Classification: Elementary, Middle, and High

Funding: Public, Private

Special: Vocational, Technical, Charter, Magnet

Location: Rural, Suburban, Urban

Utility: CL&P, UI, WMECo

Room type: Auditorium, cafeteria, classroom, gymnasium, hallway, kitchen, library, locker room, mechanical room, office, restroom, storage closet, teacher's lounge, and ‘other’ spaces[1].

Classroom usage: Kindergarten, computer lab, music education, chemistry lab, lecture hall, etc.

Vintage: Less than 5 years old, 5 to 15 years old, over 15 years old

RLW moderated discussions with the study team utilities in order to consolidate and prioritize this list, as it would be unlikely to attain statistically significant results in all of these dimensions within available budget resources.

Next, RLW investigated the expected precision across a number of additional secondary analysis sectors. These dimensions were of the most interest to the study team, and RLW worked to prioritize them accordingly. The sample allocation and resultant precision were steered towards focusing precision upon more important sectors (like public vs. private schools) and relaxing precision in less important sectors such as utility company. In addition to ±10% overall, RLW strived to attain ±20% by public/private class and no worse than ±30% in any of the following sectors.

Population / Sample / Expected
School Type / Size (N) / % of Total / Size (n) / Precision
By Funding Source
Public / 1149 / 79% / 59 / 11.8%
Private / 312 / 21% / 21 / 20.6%
By School Locale
Urban / 401 / 27% / 30 / 20.5%
Suburban / 756 / 52% / 35 / 16.7%
Rural / 304 / 21% / 15 / 25.4%
By Type Classification
'Standard' School / 1399 / 96% / 63 / 11.3%
Vo/Tech / 19 / 1% / 5 / 31.8%
Magnet / 23 / 2% / 6 / 29.1%
Charter / 20 / 1% / 6 / 27.3%
By Educational Level
Primary / 932 / 64% / 38 / 16.6%
Middle / 250 / 17% / 17 / 23.7%
High / 279 / 19% / 25 / 19.3%
By Electric Utility
CL&P / 1003 / 69% / 48 / 14.1%
UI / 266 / 18% / 15 / 27.7%
WMECO / 192 / 13% / 17 / 27.3%

Table 4: Expected Precision by Secondary Analysis Sector

In Table 4, one sees that the sample design was able to achieve these objectives. The interactivity of the sectors – that improving coverage in one sector can degrade the results in another – made this sector validation quite challenging. The ‘worst’ precision in these dimensions would be expected in vocational/technical schools and the best in public schools.
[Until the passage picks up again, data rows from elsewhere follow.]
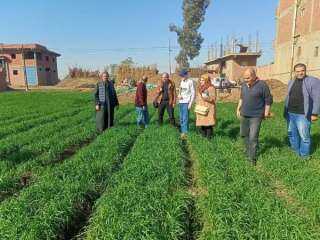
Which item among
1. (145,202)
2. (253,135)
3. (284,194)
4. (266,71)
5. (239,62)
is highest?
(239,62)

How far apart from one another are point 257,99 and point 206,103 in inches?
69.2

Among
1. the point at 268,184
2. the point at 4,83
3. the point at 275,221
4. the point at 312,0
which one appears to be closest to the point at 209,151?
the point at 268,184

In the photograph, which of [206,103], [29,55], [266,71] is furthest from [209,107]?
[29,55]

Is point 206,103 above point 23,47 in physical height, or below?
below

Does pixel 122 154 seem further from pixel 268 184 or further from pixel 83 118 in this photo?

Ultimately, the final estimates of relative precision would be dependent upon the success at recruiting and scheduling site visits according to this specific design.

Task 3: Site Work Preparation

After the work scope and sample design were established, two concurrent tasks were initiated in preparation for the on-site data collection. Senior engineering staff created structured data collection instruments to ensure that field personnel collected information of the necessary quality and comprehensiveness to support the study. Having selected the on-site research sample, dedicated and experienced analysts assumed responsibility for recruiting schools for this baseline study and scheduling appointments for the field engineers.